Well that settles it for my wife and I. We are definitely Republican…

Melinda C
Melinda C
8 months ago

I believe you are absolutely right, Robert. And I’m definitely a conservative. Maslow wasn’t wrong, he just didn’t live long enough to change his mind.

Anne
Anne
8 months ago

Hadn’t thought about Maslow, since college Psy in the late 70’s. You have made a good astute point Mr. Charles. The difference in prioritizing the Maslow order, does clearly sum up the changing belief and priorities between political parties in our nation.

Max
Max
8 months ago

Well RBC. your “Bottom Lime” sums up everything in your article/

johnh
johnh
8 months ago

Maslow had valid points at the time. A couple of major changes today are that some people want power & to be super rich rather than ask what they can do for their country.
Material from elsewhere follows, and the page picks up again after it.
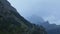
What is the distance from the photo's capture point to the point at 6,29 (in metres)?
148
Today, no matter how hard an employee works, the ratio of pay goes to the top management & not equally to the people that made the earnings for that company.

Robert
Robert
8 months ago

One can skip some meals if it serves a valid purpose but you have no concept of anything other than what you get paid to Troll on a site (AMAC) that you don’t share any values with. What Robert Charles made he earned and made the world a better place for his being here. Something that will never be said by the likes of you!

Phil M
Phil M
7 months ago

Way back in college in the late 70s I decided that Maslow was a godless liberal and that his hierarchy applied to other liberals. Example one: I went without food or sleep for days at a time to study for and pass my classes with the grades I wanted. I was told at the time it was my protestant work ethic. Example two: I always known several people who didn’t seem to need to meet ANY needs prior to self actualization. We called them Christians.

LauraC
LauraC
8 months ago

I think you stretched it a bit. If you’re hungry enough or thirsty enough, EVERYTHING else falls aside. However, since the spoiled brat people protesting everything in site while sponging off NGOs who are more than happy to put them to work destroying civil society will never go hungry while doing it, that need becomes unimportant. A need satisfied gets forgotten and we move on to other things. Poor maligned Maslow. He was basically correct, but people are wild and wooly things that can’t be corralled for long.

L.C.
L.C.
8 months ago

As always, great article, even if a little hard to follow. There really is no free meal ticket. The price of a government meal will ultimately cost MUCH more. Scripture teaches, if a man won’t work, neither should he eat (differing from can’t work).

Sam
Sam
8 months ago

Man. I’d be proud to ‘have a beer’ with this guy.